Upon immersing her life in the stories of how other people came to social prescription, she found her own path to it, too. After discovering on social media that an ex had a new girlfriend exacerbates her preexisting sense of “not feeling 100% mentally or emotionally,” Hotz decides to treat her “self-diagnosed, sad, mopey stuckness” with some of the social prescriptions her sources found success in, too.

She reconnects with her old running club, Back On My Feet, and joins them for a run at the ungodly hour of 5:30 a.m. She sits still in nature in order to confront her stress with the space to understand where it is coming from in the first place. She starts going to Skip the Small Talk events to find conversational connections with total strangers.

My birding binoculars in hand, I also found myself joining her in this change of events and looking at my own life and whether I, like Hotz, had “put pain in the broom closet.” I had realized while reading “The Connection Cure” and Hotz’s own self-experiment at the end of the book, that whether or not one has a diagnosis that falls in line with any of the patient stories, the greatest gift of social prescribing is that it could also be good for whatever ails you.

The end of the book is a crowdsourced Diagnostic and Statistical Manual of Mental Disorders (DSM), or an easy to follow template that readers can use to navigate social prescribing for themselves.

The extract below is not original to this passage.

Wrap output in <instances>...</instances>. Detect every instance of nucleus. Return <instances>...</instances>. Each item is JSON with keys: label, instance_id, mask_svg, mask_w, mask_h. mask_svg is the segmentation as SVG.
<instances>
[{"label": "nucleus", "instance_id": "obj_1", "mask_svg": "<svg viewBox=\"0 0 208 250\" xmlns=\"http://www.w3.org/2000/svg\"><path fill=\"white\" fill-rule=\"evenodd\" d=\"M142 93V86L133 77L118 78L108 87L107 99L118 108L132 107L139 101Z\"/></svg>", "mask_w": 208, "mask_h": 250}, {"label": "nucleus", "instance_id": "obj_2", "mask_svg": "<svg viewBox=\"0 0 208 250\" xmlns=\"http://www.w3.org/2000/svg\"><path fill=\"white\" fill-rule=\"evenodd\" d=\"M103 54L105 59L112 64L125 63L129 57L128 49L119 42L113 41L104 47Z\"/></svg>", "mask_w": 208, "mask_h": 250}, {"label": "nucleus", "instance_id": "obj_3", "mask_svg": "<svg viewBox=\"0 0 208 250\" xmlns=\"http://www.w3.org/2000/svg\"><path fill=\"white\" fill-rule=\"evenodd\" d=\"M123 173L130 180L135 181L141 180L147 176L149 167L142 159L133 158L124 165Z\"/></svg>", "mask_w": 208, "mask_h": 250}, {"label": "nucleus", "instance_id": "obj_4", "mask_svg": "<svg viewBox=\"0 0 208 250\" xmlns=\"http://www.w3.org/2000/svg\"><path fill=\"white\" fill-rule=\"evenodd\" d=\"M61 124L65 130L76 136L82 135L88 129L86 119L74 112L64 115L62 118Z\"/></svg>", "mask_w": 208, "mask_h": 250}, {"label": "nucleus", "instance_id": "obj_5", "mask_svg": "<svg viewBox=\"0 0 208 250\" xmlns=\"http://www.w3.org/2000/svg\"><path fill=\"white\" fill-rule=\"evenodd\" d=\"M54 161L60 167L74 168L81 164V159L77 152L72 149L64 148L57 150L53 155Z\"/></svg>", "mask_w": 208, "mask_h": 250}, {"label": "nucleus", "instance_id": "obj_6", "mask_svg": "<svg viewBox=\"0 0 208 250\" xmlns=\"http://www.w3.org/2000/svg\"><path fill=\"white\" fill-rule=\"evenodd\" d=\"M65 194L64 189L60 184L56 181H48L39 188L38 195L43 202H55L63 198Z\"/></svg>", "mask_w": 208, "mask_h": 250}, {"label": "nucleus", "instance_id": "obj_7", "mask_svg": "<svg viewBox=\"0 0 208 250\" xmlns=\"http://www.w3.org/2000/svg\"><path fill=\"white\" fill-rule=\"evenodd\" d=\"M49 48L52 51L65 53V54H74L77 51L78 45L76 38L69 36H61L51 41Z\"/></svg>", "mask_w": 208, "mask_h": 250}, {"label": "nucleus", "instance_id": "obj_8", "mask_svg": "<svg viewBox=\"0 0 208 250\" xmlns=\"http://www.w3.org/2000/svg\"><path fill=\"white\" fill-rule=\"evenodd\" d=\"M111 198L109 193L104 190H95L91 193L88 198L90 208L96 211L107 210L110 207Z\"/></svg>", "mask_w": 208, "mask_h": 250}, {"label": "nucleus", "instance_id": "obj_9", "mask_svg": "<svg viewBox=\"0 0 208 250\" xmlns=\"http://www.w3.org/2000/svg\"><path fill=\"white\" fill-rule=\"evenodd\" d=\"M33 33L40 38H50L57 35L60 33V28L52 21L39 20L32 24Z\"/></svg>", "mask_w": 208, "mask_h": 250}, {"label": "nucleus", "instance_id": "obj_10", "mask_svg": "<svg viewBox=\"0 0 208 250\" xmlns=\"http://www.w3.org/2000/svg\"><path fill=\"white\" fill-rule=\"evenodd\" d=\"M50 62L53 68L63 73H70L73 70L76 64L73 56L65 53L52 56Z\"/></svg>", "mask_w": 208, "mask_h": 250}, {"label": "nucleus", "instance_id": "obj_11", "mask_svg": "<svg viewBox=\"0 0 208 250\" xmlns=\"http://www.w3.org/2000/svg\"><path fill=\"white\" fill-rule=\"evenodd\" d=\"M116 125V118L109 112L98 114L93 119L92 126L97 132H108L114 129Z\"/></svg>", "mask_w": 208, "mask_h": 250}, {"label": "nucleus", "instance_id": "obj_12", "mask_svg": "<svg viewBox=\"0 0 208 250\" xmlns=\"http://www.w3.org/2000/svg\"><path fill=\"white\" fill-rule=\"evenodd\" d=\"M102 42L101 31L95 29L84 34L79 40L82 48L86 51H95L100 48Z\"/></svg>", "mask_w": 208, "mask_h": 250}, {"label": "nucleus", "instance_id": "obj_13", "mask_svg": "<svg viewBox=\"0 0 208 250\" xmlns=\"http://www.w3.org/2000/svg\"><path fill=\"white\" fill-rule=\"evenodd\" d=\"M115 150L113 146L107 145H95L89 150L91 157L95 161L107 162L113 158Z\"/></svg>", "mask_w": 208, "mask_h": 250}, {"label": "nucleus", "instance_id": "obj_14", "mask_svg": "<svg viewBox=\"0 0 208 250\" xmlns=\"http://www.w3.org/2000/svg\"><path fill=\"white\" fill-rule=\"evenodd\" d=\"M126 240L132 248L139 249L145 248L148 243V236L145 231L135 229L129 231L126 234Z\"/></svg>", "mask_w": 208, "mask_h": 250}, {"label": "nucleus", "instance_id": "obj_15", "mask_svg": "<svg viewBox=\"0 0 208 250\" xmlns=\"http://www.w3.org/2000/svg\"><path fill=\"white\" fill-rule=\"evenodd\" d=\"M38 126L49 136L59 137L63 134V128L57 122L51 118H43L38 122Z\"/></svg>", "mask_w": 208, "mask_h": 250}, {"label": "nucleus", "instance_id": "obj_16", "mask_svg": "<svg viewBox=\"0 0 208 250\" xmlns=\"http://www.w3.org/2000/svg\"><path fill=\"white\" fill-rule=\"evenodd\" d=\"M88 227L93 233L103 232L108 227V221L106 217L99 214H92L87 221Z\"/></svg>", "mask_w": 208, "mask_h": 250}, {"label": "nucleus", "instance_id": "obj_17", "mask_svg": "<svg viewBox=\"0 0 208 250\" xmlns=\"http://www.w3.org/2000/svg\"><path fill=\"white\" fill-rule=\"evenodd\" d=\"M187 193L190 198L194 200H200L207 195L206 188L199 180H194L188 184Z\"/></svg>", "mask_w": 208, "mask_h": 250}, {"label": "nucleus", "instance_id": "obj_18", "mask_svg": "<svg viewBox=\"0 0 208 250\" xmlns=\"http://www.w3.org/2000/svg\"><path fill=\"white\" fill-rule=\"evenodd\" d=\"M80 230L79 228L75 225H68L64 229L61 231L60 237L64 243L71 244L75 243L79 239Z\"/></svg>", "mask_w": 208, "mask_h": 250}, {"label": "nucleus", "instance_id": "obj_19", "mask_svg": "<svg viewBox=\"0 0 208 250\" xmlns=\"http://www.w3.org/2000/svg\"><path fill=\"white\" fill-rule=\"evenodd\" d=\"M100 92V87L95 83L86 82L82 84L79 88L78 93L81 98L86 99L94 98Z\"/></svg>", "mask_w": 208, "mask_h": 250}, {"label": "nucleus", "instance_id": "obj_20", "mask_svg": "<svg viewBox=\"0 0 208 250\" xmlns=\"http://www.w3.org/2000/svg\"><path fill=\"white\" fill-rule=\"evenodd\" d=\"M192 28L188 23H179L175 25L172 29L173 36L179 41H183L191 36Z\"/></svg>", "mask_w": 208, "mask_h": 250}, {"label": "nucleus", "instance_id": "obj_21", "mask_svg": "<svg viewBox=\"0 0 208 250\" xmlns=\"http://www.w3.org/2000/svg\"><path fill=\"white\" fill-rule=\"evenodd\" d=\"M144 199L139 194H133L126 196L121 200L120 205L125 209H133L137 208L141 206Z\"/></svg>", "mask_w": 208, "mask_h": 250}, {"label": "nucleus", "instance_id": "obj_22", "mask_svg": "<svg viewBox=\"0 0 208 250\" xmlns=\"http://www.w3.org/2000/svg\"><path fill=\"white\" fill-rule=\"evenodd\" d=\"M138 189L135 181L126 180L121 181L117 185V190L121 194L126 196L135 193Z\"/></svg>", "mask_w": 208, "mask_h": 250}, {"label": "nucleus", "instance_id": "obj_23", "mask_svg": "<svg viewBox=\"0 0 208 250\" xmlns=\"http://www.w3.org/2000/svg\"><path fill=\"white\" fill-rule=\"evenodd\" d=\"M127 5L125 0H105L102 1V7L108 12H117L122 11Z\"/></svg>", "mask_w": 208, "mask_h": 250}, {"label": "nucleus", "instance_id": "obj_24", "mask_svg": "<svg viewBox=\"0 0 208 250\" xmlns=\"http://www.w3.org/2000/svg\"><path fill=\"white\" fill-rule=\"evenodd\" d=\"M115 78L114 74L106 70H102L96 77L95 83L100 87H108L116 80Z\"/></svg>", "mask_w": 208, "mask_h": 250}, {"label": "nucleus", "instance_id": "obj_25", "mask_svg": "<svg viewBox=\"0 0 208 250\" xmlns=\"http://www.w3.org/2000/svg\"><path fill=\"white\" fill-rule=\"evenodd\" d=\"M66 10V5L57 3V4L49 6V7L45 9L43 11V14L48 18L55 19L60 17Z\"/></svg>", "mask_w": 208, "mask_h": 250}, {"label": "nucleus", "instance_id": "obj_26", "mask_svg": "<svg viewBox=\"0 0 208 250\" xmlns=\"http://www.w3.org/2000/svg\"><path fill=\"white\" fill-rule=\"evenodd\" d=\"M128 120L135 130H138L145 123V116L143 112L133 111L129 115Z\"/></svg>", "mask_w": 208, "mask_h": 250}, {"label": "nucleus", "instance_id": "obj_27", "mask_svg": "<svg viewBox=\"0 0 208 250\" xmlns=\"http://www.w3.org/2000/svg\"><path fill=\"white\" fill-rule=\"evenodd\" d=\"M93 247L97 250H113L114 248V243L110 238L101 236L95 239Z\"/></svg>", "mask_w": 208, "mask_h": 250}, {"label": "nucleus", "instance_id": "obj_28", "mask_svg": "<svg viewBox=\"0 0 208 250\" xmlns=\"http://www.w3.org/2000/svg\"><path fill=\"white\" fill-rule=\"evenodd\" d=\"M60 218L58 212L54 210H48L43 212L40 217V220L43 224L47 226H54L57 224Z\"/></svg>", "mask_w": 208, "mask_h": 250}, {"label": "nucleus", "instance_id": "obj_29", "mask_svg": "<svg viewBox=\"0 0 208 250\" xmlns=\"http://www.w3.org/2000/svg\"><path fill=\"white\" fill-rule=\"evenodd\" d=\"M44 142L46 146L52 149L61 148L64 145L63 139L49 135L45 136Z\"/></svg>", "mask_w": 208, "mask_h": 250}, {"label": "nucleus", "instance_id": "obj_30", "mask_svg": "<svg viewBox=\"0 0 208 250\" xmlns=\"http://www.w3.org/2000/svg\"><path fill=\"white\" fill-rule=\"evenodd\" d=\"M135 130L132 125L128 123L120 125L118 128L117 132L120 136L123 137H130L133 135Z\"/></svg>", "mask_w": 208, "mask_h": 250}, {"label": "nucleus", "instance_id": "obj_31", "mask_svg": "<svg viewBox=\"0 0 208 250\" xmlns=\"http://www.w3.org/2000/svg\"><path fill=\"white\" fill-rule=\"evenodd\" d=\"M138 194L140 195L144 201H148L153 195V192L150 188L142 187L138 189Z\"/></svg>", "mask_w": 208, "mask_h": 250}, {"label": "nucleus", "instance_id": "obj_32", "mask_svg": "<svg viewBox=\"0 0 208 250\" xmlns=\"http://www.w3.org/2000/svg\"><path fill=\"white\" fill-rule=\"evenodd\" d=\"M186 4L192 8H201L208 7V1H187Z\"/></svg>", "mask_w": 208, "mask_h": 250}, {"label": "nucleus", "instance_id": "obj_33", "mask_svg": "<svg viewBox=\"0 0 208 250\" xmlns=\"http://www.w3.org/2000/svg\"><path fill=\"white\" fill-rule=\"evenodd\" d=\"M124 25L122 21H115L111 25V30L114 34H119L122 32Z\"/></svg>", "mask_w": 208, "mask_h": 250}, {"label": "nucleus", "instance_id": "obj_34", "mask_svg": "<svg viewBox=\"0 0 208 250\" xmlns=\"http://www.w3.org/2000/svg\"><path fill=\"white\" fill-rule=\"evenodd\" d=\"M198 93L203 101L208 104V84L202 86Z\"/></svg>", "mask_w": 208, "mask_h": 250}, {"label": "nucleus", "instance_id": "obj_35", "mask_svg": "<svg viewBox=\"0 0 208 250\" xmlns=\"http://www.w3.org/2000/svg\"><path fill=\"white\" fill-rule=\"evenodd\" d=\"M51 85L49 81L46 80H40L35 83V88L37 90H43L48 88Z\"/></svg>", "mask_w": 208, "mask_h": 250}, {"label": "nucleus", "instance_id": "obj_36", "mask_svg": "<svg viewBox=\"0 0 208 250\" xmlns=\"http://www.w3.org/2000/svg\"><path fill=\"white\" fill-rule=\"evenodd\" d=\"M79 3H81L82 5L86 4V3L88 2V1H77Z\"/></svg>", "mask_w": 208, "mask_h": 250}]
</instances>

Using her own story, and her sources before and after social prescription experiences, each template is for a specific type of social prescription. For example, Movement is listed, and it is divided into two columns that show how that particular social prescription can take one set of feelings in one column, and transform them into another set of feelings in the second column. For another example, the  Prescriptive Power of Movement template is appropriate if you want to go from feeling “bored” to “in focus”, or from “stuck” to “in love with life”, etc.

I found it incredibly useful, and love that Hotz included paraphrased statements from her interviews to show the impacts. After a lot of words, stories, and chapters, this end-of-book appendix covers five social prescriptions; Movement, Nature, Art, Service, and Belonging. It is an invitation to perhaps do what Hotz herself did; take the patient stories and the science, and look inward for a chance at changing your health for the better. And better yet, we might even find joy in it.